### Document extract
Segment Open

\documentclass[reqno]{amsart}

\AtBeginDocument{{\noindent\small
{\em Electronic Journal of Differential Equations},
Vol. 2004(2004), No. 115, pp. 1--7.\newline
ISSN: 1072-6691. URL: http://ejde.math.txstate.edu or http://ejde.math.unt.edu
\newline ftp ejde.math.txstate.edu  (login: ftp)}
\thanks{\copyright 2004 Texas State University - San Marcos.}
\vspace{9mm}}

\begin{document}

\title[\hfilneg EJDE-2004/115\hfil Double solutions of three-point boundary-value problems]
{Double solutions of three-point boundary-value problems for
second-order differential equations}

\author[Johnny Henderson\hfil EJDE-2004/115\hfilneg]
{Johnny Henderson} 

\address{Johnny Henderson\hfill\break
Department of Mathematics, Baylor University\\
Waco, TX 76798-7328, USA}
\email{Johnny\_Henderson@baylor.edu}

\date{}
\thanks{Submitted September 16, 2003. Published October 5, 2004.}
\subjclass[2000]{34B15, 34B10, 34B18}
\keywords{Fixed point theorem; three-point; boundary-value problem}

\begin{abstract}
 A double fixed point theorem is applied to yield the
 existence of at least two nonnegative solutions for the three-point
 boundary-value problem for a second-order differential equation,
 $$\displaylines{
 y'' + f(y)=0,\quad 0 \leq t \leq 1,\cr
 y(0) =0,\quad  y(p) - y(1) = 0,
 }$$
 where $0 < p < 1$ is fixed, and $f:\mathbb{R} \to [0, \infty)$ is
 continuous.
\end{abstract}

\maketitle
\numberwithin{equation}{section}
\newtheorem{theorem}{Theorem}[section]
\newtheorem{definition}[theorem]{Definition}

\section{Introduction}

This paper fits in the rapidly growing literature devoted to applications of
multiple fixed point theorems for boundary value problems for each of ordinary
differential equations, finite difference equations, and dynamic equations on
time scales.  Some of these applications can be found in, to mention a few,
the papers \cite{AnAv} - \cite{AvPe}, \cite{HeTh1} - \cite{Ka} and  \cite{Wo}.
These applications involve in some cases multiple uses of a Guo-Krasnosel'skii
\cite{Ze} fixed point theorem or uses of the Leggett-Williams \cite{LeWi} triple
fixed point theorem.  Other applications have used functional-type cone
expansion-compression fixed point theorems such as found in the above
cited papers \cite{AnAv} - \cite{AvPe}.

Segment Closed

### Stored data
Segment Open

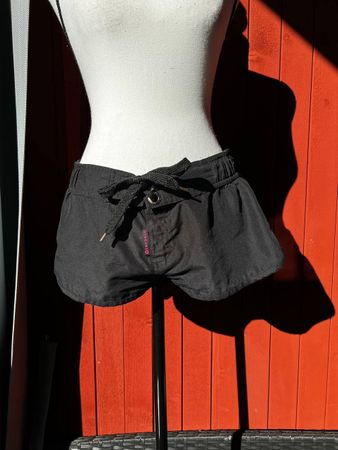 Shorts S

Segment Closed

### Requirement
Name every keyword listed for the paper on double solutions of three-point boundary-value problems.

### Task output
- Fixed point theorem
- three-point
- boundary-value problem